Friday, February 4, 2011

The Story

I am typing for all the writers, wanna-be novelists, and people who just happen to stumble across this page when I say that the story under construction is a baby. If you quit work on it, you have lost a child. While you may not feel quite that way, understand that there are points in the process of writing a book when you will feel disgusted with yourself for writing something; perfectly natural. If you don't feel like an asshole for giving a character a traumatic background, you are an insensitive person. There are also times when you will feel so proud of an idea, you almost cry. An example of the former:

In a story I am writing, the main character is blinded by a madman with a knife. At age seven. At age twelve, his uncle kills his mother. And father. And chases him out of the house with a knife. And puts a bounty on his head. His uncle forced him to live as a thief, when he had spent his entire early life as a prince. And in that city, bad thieves didn't stay thieves longer than they stayed six feet under in unholy ground. Nor did the necromancers let them stay underground more than a week.

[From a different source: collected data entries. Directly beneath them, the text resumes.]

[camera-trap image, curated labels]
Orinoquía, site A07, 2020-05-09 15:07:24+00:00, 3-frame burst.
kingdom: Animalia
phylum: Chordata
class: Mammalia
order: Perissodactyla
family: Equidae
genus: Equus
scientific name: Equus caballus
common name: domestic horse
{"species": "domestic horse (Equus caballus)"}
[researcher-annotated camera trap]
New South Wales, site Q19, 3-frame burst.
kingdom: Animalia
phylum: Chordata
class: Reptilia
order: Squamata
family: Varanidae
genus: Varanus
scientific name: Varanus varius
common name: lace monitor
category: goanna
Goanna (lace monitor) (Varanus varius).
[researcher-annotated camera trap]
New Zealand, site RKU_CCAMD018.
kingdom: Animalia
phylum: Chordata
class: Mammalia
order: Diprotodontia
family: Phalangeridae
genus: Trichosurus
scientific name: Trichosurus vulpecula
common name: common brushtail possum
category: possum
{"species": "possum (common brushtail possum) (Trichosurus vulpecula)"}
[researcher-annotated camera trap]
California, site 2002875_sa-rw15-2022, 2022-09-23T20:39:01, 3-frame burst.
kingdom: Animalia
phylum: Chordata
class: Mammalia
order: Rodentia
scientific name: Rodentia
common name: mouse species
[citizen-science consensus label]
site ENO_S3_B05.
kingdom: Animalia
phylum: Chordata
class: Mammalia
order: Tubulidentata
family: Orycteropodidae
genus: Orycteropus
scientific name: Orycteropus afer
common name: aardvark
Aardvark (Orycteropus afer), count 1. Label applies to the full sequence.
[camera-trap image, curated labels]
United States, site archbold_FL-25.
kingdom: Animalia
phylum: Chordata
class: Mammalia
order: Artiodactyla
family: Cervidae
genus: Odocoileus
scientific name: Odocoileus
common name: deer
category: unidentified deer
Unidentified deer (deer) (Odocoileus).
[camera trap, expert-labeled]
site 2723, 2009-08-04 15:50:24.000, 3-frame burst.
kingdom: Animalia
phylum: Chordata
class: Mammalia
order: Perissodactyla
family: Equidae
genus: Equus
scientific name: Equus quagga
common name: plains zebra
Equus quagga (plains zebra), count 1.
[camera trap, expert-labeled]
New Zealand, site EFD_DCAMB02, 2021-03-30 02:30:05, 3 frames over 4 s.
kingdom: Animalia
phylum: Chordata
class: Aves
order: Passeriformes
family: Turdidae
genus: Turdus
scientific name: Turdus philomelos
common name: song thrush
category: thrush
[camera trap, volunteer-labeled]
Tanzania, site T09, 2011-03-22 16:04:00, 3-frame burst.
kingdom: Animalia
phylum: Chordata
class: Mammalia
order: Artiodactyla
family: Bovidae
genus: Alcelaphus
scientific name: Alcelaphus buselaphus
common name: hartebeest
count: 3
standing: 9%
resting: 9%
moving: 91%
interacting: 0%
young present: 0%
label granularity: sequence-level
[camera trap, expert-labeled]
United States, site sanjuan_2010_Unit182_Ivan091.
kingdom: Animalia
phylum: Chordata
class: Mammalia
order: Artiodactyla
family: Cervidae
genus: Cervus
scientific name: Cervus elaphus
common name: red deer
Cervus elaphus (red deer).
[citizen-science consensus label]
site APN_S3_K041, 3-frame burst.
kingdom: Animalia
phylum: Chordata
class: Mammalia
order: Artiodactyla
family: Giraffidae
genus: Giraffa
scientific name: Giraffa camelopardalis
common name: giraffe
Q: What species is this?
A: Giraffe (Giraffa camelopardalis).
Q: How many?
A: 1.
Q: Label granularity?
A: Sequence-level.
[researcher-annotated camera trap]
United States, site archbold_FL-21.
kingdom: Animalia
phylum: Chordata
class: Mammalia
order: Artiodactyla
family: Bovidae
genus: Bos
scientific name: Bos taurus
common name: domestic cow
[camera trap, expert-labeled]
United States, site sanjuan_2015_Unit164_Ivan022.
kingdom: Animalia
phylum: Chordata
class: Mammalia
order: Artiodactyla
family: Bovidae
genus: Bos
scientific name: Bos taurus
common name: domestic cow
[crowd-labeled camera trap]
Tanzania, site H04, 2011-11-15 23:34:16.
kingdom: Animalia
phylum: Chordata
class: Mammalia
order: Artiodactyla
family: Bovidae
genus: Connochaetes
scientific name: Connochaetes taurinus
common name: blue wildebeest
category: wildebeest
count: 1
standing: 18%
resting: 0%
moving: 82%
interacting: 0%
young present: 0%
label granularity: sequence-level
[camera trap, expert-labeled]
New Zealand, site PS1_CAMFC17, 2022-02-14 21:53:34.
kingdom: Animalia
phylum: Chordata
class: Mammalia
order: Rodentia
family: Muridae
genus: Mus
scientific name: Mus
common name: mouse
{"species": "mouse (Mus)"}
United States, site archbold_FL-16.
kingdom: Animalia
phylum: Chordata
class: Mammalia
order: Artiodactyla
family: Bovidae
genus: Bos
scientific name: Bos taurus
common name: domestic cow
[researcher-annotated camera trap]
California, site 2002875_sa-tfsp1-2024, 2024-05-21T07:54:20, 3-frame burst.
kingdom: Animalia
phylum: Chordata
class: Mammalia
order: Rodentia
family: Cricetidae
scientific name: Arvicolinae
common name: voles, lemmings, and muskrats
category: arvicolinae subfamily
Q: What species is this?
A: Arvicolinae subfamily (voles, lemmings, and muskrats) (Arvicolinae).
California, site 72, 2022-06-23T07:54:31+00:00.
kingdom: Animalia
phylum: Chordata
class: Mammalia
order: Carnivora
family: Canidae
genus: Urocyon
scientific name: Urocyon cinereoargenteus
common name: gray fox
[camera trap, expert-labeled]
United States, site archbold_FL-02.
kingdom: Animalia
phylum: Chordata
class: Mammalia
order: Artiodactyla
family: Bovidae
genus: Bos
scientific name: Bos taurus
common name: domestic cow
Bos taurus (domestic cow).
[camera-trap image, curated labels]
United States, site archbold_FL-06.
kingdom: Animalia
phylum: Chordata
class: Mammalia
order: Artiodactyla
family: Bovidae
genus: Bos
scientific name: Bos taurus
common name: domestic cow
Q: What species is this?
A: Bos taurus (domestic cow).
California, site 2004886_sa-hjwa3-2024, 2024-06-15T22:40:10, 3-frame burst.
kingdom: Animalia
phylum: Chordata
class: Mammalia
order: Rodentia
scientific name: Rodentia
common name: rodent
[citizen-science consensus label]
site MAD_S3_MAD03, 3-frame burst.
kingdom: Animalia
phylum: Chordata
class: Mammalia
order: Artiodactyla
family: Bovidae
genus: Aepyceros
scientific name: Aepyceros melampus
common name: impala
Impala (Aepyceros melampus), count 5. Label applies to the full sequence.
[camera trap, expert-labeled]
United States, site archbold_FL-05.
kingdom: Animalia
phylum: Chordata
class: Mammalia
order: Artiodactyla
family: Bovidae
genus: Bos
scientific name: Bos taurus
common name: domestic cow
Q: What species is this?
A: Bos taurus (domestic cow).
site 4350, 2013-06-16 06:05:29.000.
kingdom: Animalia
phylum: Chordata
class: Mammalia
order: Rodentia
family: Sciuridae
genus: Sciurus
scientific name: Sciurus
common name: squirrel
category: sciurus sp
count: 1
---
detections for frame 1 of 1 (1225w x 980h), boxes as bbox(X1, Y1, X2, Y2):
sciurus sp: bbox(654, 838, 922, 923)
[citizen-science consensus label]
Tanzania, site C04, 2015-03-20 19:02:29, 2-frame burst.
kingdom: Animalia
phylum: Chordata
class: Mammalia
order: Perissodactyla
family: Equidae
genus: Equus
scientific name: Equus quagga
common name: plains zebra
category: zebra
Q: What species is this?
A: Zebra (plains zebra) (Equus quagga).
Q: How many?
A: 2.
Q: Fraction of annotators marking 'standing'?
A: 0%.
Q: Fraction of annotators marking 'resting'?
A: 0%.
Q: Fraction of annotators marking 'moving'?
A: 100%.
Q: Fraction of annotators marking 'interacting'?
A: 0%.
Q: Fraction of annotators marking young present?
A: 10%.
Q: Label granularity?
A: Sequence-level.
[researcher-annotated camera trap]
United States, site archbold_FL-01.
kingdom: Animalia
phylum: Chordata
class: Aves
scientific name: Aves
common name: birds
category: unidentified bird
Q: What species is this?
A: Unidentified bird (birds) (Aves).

The point of that? That you don't have to be kind to your characters. They don't have to live perfect lives, in perfect homes, with a perfect family and perfect friends, all living in a perfect city, in a perfect country, with only a small skirmish going on in the far corner of the planet the thing that disrupts the beauty. You can make your character's lives a living hell, from having friends die to family members, from having a papercut to having a limb slowly sawn off by a blunt dagger. But if you don't feel like a terrible person, an asshole that doesn't deserve to live, a right bastard after doing that, you don't know your characters well enough. Your characters should be your friends, whether they are the kind of people you would befriend or not.

Not only do the characters speak to you, however; the story should as well. If you have difficulty writing a scene, and have tried five times without success, you can do one of two things: 

Change setting--if you are having trouble writing something in a particular setting I find that the setting ends up pushing you into a rut of bad writing. The story doesn't like that setting. Nor does it like jerky acting by the characters.

WAIT--if a change of setting doesn't help, the story isn't ready for that part yet!!! So simple, isn't it? Maybe put another chapter in, or two, or ten, but don't try to force it out. It makes for bad writing.

You see the theme here? Bad writing=bad. Quite simple, hmm?
It will happen to everyone at one time or another; however, if you do not correct it when you are able, you are the one at fault and not the story or your imagination.